Over the past several years, the company has reported extensively on
its SH-2G(A) helicopter program for the Royal Australian Navy (RAN), a USD
611 million fixed-price contract for 11 aircraft featuring a new
technology- advancing Integrated Tactical Avionics System (ITAS). While the
basic aircraft have been completed for several years and nine have been
provisionally accepted by the Commonwealth, they have lacked the full ITAS
system. The company has reported on the substantial charges it has taken to
provide the funding to complete the program, and has reported its progress
toward the ITAS completion in its quarterly releases and public filings.
Kaman has been working closely with the RAN and believes the program is
close to completion. In May 2006, the company finished the last of
approximately 400 pre-qualification software tests of the ITAS software,
and is in preparation for the final qualification testing to be witnessed
by the Commonwealth. This process is expected to be followed by acceptance
of the fully capable helicopters.
In its press release of May 2, 2006, the company reported that the
Royal Australian Navy had encountered an anomalous flight condition on one
of its training aircraft that was attributed to the aircraft's airspeed
sensor. This anomaly, involving a small component from a supplier, is not
impacting the development process for the ITAS. The company also reported
that the Australian Navy's Operations Airworthiness Authority had suspended
flying operations pending resolution and that final acceptance of the
aircraft would not occur until the issue had been resolved.
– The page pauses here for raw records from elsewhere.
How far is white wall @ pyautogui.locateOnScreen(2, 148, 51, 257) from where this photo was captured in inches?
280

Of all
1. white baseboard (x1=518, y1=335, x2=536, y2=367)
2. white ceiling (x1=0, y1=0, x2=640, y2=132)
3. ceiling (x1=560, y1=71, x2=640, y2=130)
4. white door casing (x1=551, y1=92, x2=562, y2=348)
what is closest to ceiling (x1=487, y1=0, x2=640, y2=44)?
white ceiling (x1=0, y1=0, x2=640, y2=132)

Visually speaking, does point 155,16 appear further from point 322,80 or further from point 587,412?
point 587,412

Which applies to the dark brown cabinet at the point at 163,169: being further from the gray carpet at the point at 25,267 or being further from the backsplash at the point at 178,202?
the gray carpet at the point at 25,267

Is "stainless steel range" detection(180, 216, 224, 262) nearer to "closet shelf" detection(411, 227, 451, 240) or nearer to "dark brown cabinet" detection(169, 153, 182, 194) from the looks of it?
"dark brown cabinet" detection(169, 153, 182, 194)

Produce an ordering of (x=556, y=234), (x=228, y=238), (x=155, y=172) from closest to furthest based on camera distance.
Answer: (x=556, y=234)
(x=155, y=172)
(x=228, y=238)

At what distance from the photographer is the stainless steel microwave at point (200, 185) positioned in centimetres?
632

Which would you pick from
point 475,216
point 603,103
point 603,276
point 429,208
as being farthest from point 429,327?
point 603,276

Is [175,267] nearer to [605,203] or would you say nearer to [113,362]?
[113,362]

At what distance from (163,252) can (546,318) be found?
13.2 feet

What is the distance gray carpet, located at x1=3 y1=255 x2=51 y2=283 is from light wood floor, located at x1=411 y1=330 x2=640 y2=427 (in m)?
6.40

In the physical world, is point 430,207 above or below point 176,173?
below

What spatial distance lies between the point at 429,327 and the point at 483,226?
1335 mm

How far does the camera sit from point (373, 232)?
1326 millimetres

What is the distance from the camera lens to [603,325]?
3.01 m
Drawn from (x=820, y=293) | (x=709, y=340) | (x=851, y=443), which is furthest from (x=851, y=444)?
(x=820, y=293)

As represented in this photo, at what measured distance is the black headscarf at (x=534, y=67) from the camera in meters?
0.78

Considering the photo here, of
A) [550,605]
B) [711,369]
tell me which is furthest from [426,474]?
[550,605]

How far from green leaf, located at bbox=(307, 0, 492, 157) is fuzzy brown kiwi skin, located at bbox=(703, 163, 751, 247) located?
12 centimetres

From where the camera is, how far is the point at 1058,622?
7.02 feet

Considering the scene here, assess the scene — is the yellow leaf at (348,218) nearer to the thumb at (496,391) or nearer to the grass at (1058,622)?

The company
believes that it has determined the cause of the anomaly and has a plan for
resolution of the issue.
Paul Kuhn, Chairman, President and CEO said, "Early this week, articles
appeared in the Australian media that are critical of the program. At least
one article questioned the safety of the aircraft. In fact, there is a
significant history of safe operations for this aircraft type with the U.S.
Navy and currently with several other naval services including the Royal
New Zealand Navy. We are confident that the same will be the case for the
Australian aircraft, and believe that working through the remaining
technical issues is the most timely and cost-effective route to fulfilling
the RAN's mission requirements. We look forward to the introduction of the
fully- capable SH-2G(A) helicopters into service with the Royal Australian
Navy.


----------



## Wildcat (May 16, 2006)

Very interesting. For their sake I hope they get it right because there's talk of the Government sueing the companies if they don't.


----------



## Royzee617 (May 17, 2006)

I bet they are really scared!


----------